Declaratory Act - Background

Background

Representatives from a number of the Thirteen Colonies assembled as the Stamp Act Congress in response to the Stamp Act 1765, to call into question the right of a distant power to tax them without proper representation. The British Parliament was thus faced with colonies who refused to comply with their Act. This, combined with protests that had occurred in the colonies and, perhaps more importantly, protests which had arisen in Great Britain from manufacturers who were suffering from the colonies' non-importation agreement, all led to the repeal of the Stamp Act. Normally the economic activity in the colonies would not have caused such an outcry, but the English economy was still experiencing a post-war depression from the Seven Years War. Another reason for repeal of the Stamp Act was the replacement of George Grenville, the Prime Minister who had enacted the Stamp Acts, by Charles Watson-Wentworth, 2nd Marquess of Rockingham. Rockingham was more favorable towards the colonies and furthermore he was antagonistic towards policies that Grenville had enacted. Rockingham invited Benjamin Franklin to speak to Parliament about colonial policy and he portrayed the colonists as in opposition to internal taxes (which were derived from internal colonial transactions) such as the Stamp Act called for, but not external taxes (which were duties laid on imported commodities). Parliament then agreed to repeal the Stamp Act on the condition that the Declaratory Act was passed. On March 18, 1766, Parliament repealed the Stamp Act and passed the Declaratory Act.

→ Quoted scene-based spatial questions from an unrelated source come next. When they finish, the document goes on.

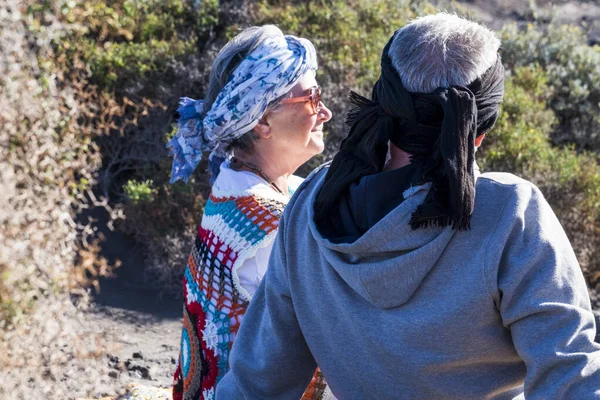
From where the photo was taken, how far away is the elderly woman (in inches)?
110

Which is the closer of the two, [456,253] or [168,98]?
[456,253]

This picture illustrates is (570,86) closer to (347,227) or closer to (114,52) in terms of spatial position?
(114,52)

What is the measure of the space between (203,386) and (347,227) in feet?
3.90

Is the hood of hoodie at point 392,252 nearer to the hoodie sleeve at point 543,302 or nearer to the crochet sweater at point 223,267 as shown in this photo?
the hoodie sleeve at point 543,302

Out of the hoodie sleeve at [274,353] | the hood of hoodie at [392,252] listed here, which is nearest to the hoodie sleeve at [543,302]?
the hood of hoodie at [392,252]

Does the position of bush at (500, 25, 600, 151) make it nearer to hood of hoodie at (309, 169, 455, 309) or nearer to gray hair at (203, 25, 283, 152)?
gray hair at (203, 25, 283, 152)

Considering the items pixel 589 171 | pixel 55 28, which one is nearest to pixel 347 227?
pixel 55 28

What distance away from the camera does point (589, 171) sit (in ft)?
21.9

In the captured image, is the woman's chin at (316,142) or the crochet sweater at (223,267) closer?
the crochet sweater at (223,267)

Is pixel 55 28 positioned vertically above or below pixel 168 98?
above

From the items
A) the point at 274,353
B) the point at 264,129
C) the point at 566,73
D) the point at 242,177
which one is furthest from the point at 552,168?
the point at 274,353

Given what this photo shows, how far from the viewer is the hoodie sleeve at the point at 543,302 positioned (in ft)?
5.49

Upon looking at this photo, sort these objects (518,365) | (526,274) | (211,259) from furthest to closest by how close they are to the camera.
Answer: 1. (211,259)
2. (518,365)
3. (526,274)

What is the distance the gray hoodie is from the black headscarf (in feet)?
0.15
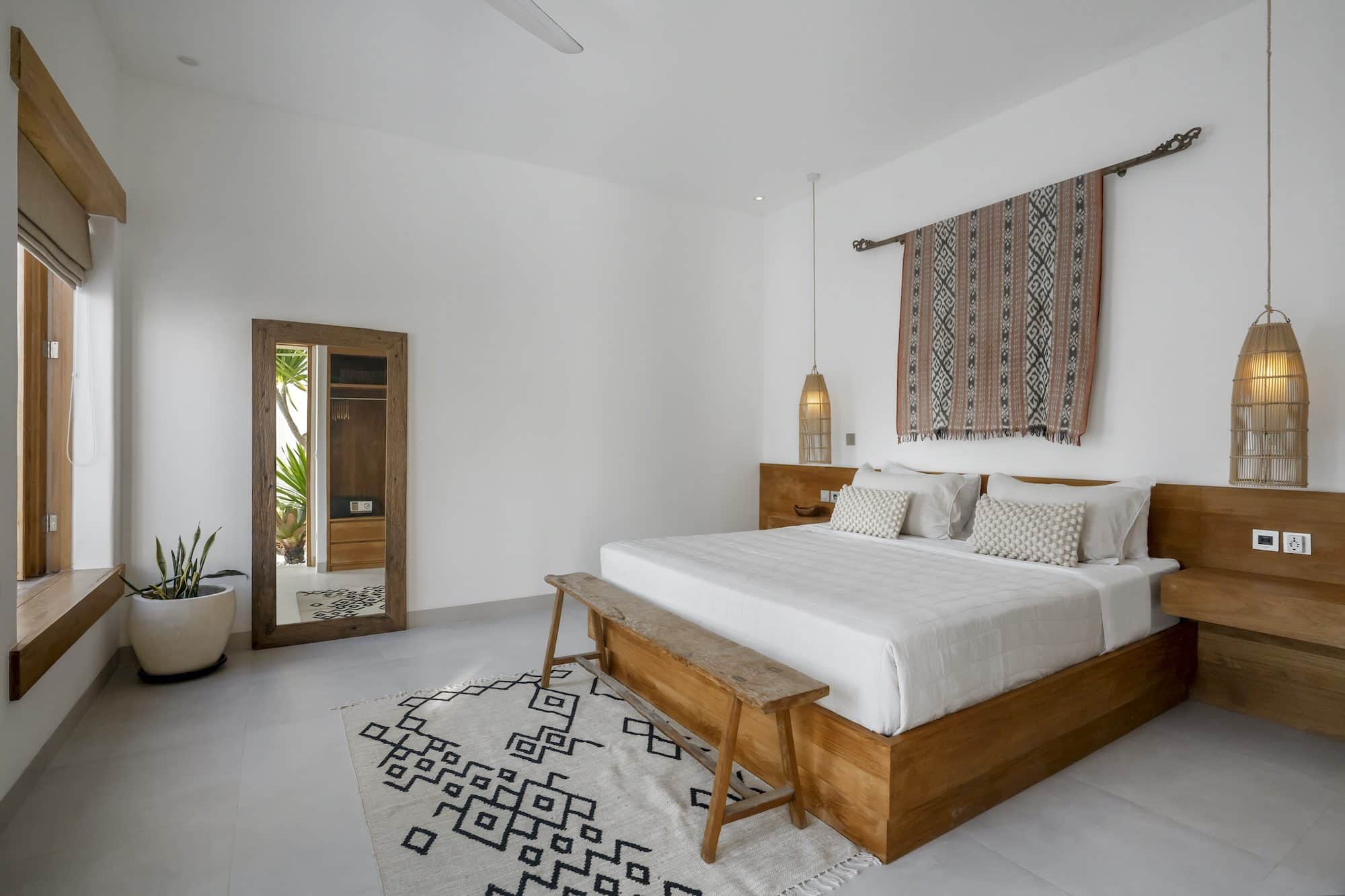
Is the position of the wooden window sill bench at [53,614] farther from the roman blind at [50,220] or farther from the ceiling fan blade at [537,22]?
the ceiling fan blade at [537,22]

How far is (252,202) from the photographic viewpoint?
3.65 metres

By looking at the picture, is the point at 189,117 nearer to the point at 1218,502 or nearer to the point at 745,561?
the point at 745,561

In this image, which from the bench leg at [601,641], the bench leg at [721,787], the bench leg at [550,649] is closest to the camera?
the bench leg at [721,787]

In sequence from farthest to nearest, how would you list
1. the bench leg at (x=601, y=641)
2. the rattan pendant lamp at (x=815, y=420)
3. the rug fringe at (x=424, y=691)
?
the rattan pendant lamp at (x=815, y=420)
the bench leg at (x=601, y=641)
the rug fringe at (x=424, y=691)

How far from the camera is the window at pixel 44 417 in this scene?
2.72m

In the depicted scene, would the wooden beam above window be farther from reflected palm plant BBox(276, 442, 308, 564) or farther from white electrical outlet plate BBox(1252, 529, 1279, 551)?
white electrical outlet plate BBox(1252, 529, 1279, 551)

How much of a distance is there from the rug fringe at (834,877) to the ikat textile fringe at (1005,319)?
2435 mm

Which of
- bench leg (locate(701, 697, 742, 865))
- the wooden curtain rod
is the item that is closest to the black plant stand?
bench leg (locate(701, 697, 742, 865))

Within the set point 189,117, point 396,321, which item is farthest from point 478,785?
point 189,117

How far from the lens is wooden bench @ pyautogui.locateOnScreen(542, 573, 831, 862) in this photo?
5.90 ft

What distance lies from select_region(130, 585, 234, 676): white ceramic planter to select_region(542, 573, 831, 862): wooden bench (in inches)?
74.3

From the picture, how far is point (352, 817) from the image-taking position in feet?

The Declaratory Act proclaimed that Parliament "had, hath, and of right ought to have, full power and authority to make laws and statutes of sufficient force and validity to bind the colonies and people of America ... in all cases whatsoever". The phrasing of the act was intentionally unambiguous. In other words, the Declaratory Act of 1766 asserted that Parliament had the absolute power to make laws and changes to the colonial government, "in all cases whatsoever", even though the colonists were not represented in the Parliament.